The Democrats took a little under four days to present their case for impeaching Donald Trump. His lawyers seem keen to wrap up his defence in slightly under four hours. After all, why drag things out when you know with near certainty that the impeachment is going to fail to meet the high margin of 67 votes and that there’s no way your client is going to come out of this process looking good.
The crux of Trump’s lawyers’ case was context and freedom of speech. After condemning the trial as an “unjust and blatantly unconstitutional act of political vengeance”, Michael Van der Veen argued that no reasonable person could think the speech that Trump gave to his crowd of supporters shortly before some of them stormed Congress “was in any way an incitement to violence or insurrection”.
As supposed proof that Trump was merely engaging in the fiery rhetoric all sorts of politicians indulge in, Van der Veen referred to various prominent Democrats urging their supporters to “fight” for this or that. He then accused Democrats of “manipulating evidence” by playing longer versions of the videos of Trump’s speech that Democrats played – arguing that seen at greater length Trump’s non-violent meaning and intention was clear.

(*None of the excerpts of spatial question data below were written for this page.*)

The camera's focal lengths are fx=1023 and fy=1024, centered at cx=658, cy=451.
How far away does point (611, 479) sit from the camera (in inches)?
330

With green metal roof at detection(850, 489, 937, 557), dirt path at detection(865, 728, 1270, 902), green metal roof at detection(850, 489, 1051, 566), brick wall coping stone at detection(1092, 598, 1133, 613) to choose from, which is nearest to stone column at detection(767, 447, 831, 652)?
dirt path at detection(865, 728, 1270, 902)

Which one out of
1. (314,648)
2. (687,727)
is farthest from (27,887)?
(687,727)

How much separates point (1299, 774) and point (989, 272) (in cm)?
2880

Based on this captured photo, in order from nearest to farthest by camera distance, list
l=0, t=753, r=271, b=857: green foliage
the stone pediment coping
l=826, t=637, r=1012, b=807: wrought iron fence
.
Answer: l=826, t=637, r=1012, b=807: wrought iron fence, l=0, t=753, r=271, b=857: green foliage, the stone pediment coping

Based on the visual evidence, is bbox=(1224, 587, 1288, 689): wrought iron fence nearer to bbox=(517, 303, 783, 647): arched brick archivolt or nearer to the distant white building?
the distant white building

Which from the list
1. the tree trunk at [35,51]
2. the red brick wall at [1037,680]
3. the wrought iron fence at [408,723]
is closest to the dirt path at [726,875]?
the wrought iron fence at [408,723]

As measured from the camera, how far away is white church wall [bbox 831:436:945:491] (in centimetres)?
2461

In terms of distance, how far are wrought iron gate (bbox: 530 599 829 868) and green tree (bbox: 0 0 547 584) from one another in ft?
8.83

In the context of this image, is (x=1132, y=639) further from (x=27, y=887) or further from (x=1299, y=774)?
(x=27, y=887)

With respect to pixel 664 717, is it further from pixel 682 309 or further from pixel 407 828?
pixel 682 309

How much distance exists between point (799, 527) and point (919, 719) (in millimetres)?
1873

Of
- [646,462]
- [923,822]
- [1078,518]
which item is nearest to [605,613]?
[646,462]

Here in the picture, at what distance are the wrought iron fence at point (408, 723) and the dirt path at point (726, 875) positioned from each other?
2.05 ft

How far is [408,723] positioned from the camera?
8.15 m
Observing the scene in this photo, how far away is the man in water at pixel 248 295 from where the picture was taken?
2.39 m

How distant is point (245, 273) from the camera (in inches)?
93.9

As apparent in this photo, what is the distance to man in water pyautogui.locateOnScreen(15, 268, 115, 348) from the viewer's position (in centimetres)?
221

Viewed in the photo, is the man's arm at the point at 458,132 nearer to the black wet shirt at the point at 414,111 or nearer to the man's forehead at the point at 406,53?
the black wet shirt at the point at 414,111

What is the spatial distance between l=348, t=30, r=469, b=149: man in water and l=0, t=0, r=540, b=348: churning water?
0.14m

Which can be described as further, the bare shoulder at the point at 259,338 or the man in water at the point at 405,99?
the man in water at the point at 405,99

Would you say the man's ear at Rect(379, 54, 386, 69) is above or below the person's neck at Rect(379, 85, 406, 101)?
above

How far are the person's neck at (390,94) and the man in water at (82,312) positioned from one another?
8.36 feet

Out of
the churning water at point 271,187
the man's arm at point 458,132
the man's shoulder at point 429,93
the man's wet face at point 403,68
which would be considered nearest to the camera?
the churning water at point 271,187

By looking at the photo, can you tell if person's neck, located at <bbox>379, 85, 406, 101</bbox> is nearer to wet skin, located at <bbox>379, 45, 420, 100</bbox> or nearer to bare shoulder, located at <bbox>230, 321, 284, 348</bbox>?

It is difficult to see in what world such context helps Trump – in terms of the verdict of history. The context is Trump spent three months denying he lost the election, gave a speech urging supporters to go to Capitol Hill to “stop the steal” and told them normal rules don’t apply. They then stormed the place while his appointees delayed deploying the National Guard. When Democrats urged supporters to fight, these supporters didn’t then invade a building in Washington – some of them brandishing baseball bats and wearing body armour – and assault the police.
The freedom of speech argument also holds little water. Even in the US, which rightly takes this freedom very seriously, I would not be safe from legal consequences if I didn’t assault someone but merely told someone else to do it. True, Trump did not directly instruct his supporters to invade the Capitol but it is fairly well-established in the court that we can reasonably infer intent from circumstances and subsequent actions. If a loan shark turned up with thugs in tow and said it would be terrible if something were to happen to you, and a few hours later one of those leg-breakers were to smash up your house, the courts would come to a fairly swift and clear judgment.
Even if you think Trump’s statement and the context doesn’t meet the standard of criminal liability, impeachment isn’t a criminal procedure. It is a political judgement about whether someone has abused their office or is otherwise unfit for it due to their actions. It seems fairly clear Trump qualifies on both counts.
On this point it might also be worth noting that some of Trump’s other behaviour since the election could well merit impeachment. In particular, he looks set to face a criminal investigation over the call in which he tried to pressure the Georgia Secretary of State to “find” some votes that would hand him victory in the state.
Of course, in America’s hyper-partisan environment this matters little. Trump will soon be acquitted because there are not the votes in the Senate to convict him.
Yet, this begs the question, if this isn’t impeachable, what is?